Little has changed since then – and that’s a good thing. There’s still a friendly welcome, serving staff absolutely on the ball and the only decision to be made is whether to have the 10 course tasting menu or the 7 course. That’ll obviously be the 10, please. Now, I didn’t take notes and have had to rely on memory, so I may have missed the odd dish and, almost certainly, have forgotten the full description of each dish given by the server. The dishes mentioned below are in the order I remembered them and may not have been the actual running order.
Lovage soup was a belter of a start, the clean celery like flavour really coming through with a horseradish ice cream contrasting nicely. A sourdough cracker provided crunch and a very fashionable nasturtium leaf gave it a peppery seasoning. Then a just cooked scallop cut in half and interleaved with black truffle and crispy chicken skin and there’s a truffle sauce. It was served early on and may have been the best thing we ate. Certainly I remember us asking ourselves “was that better than the scallop” and not getting more than “hmmmmm?
Sweetbreads are never going to be the prettiest thing on a plate but I love their flavour and slightly fatty texture. Again there’s very light cooking – just one each – and it sits in a parmesan cream with a scattering of peas. Next, a seemingly simple preparation of wild Scottish girolles, packed with flavour in themselves and enhanced with a quite herby cream sauce.
The humble spud was elevated to Michelin stardom. It’s fried to crisp and sits in a chive and seaweed veloute.
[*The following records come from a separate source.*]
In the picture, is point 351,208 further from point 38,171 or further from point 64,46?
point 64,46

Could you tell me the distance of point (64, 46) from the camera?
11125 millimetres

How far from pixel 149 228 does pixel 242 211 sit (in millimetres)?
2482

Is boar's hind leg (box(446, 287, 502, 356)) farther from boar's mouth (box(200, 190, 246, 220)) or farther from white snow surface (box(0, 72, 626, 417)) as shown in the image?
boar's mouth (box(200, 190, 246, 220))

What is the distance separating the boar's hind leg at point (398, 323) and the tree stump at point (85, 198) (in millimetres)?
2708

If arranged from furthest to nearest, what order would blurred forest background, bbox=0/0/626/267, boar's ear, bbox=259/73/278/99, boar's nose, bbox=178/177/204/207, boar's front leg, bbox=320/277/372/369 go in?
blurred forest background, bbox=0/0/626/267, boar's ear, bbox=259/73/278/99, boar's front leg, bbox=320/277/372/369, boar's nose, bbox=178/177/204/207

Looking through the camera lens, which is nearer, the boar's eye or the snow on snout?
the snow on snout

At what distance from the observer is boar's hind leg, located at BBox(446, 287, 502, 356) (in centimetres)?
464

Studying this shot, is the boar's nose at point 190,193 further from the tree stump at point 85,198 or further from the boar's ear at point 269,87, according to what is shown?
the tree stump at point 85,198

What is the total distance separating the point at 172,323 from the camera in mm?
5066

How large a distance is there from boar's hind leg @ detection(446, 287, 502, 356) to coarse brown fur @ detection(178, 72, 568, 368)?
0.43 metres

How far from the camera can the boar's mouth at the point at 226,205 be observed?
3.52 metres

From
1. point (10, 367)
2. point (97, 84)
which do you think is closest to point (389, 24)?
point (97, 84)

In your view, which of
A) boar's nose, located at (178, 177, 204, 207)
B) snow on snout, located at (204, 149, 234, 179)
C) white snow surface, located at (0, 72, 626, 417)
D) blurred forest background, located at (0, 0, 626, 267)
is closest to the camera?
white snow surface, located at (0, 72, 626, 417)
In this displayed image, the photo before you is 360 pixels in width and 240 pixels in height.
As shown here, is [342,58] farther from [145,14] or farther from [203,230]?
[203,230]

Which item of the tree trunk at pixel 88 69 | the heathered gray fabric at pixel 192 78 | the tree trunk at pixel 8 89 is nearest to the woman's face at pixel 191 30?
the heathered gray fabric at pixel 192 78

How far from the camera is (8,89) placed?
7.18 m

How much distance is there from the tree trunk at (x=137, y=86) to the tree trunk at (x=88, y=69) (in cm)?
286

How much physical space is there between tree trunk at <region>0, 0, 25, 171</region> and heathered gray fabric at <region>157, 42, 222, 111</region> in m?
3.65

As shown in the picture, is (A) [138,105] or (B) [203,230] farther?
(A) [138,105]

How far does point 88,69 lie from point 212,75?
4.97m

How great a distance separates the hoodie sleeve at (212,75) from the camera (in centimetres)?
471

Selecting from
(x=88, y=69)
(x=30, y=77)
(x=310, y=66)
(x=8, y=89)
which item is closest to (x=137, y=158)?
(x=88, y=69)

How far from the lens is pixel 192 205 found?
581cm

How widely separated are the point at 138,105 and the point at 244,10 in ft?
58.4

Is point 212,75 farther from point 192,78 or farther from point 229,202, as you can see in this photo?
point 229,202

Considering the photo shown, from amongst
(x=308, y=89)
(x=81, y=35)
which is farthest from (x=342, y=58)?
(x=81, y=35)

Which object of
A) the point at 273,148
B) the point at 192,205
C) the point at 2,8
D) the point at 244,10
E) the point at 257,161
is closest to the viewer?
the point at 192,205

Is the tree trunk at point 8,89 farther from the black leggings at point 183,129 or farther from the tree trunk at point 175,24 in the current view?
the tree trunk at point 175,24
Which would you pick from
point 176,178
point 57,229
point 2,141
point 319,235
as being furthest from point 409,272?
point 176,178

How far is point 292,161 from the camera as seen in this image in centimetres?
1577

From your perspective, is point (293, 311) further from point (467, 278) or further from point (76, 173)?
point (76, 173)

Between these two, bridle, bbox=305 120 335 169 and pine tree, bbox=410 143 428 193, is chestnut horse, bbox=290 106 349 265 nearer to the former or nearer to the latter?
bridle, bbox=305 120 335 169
Yes, it’s simple but there’s real skill in that simplicity. Then perhaps our least favoured dish but then neither of us are that keen on kohl rabi. Here’s it’s cut into a fine strip of “tagliatelle” and sits in a butter sauce. The server makes a pesto at the table, with herbs from the garden, including mint and coriander, Parmesan and a really poky olive oil. A spoonful of the pesto tops your “pasta”.
The only choice you get in this menu is the main course – pigeon breast or monkfish. One for one of us and the other, erm, for the other. The pigeon came with a light coating of shawarma spices and was perfectly pink. There’s a black pudding made from the heart and liver and, for contrast, pickled melon, feta and “coleslaw”. This was big, bold flavouring and it worked so well. And there was nothing wimpy about the monkfish plate, which comes with a mushroom ketchup, wasabi mayo, pickled veg, a little chicken wrapped in nasturtium and a red wine sauce.
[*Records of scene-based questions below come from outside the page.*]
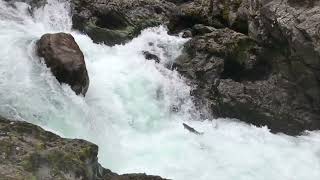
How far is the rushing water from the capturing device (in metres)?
10.6

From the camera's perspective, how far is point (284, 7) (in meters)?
13.9

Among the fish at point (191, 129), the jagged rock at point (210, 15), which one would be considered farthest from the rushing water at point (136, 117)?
the jagged rock at point (210, 15)

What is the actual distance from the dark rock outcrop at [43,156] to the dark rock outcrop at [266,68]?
260 inches

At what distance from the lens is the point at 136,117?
12.6 meters

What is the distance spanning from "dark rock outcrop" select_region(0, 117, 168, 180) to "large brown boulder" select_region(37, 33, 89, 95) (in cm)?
343

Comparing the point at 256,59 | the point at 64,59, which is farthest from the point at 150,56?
the point at 64,59

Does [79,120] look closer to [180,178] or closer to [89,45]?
[180,178]

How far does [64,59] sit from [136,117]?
2417 millimetres

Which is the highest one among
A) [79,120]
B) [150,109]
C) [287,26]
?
[287,26]

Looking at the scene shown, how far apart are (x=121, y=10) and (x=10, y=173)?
11220 mm

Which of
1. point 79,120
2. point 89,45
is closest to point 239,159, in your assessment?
point 79,120

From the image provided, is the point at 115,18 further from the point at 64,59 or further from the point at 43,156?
the point at 43,156

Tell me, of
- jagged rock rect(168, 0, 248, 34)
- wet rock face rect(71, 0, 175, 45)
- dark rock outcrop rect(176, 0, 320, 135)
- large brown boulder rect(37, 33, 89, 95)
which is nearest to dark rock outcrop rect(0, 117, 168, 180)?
large brown boulder rect(37, 33, 89, 95)

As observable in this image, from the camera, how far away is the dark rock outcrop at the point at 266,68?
13.5m
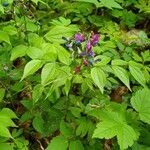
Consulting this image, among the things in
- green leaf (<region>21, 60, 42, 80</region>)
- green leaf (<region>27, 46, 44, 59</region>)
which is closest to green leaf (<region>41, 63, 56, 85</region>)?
green leaf (<region>21, 60, 42, 80</region>)

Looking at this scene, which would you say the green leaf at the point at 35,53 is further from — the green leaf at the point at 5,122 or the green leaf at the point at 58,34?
the green leaf at the point at 5,122

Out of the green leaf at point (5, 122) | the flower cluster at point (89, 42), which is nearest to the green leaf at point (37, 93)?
the green leaf at point (5, 122)

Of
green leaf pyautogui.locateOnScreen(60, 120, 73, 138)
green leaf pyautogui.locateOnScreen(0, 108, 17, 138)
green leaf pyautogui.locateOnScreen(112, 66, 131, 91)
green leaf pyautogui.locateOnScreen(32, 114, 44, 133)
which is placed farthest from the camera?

The introduction to the desserts is that now well established one of using vegetables, not fruit. So, there’s a “jammy dodger”, two crisp biscuits sandwiching crème patissiere, topped with a tomato jam. And a carrot. I’ve no idea what they’d done to this but it was sweet, with a chewy caramel texture. And there’s sherbet to dip it in – just like the sherbet dabs of my childhood. Next up, a chocolate marquise (?) and a yoghurt ice cream, topped with balsamic vinegar and olive oil. On first mouthful, it seems a bit weird but, by the second mouthful, you know it’s lovely. That’s followed by frozen strawberries which topped a Sweet Woodruff cream and a strawberry jam. And, finally, candy floss on a stick just as you’d get at a fair. Except that inside, is an ice cream with the flavour of Thai green curry. An inspired finale.
Well, I say finale. But we actually finished with coffee. And instead of the usual petit fours, there’s four thin sheets of chocolate, each with different flavouring – green tea and the like. Delicious.
It’s the case that, with a long tasting menu, there will always be dishes you prefer over others and that was certainly the case here. But there wasn’t one that we didn’t like and, indeed, all the courses were perfectly balanced with one flowing easily into the next. It really is a special place.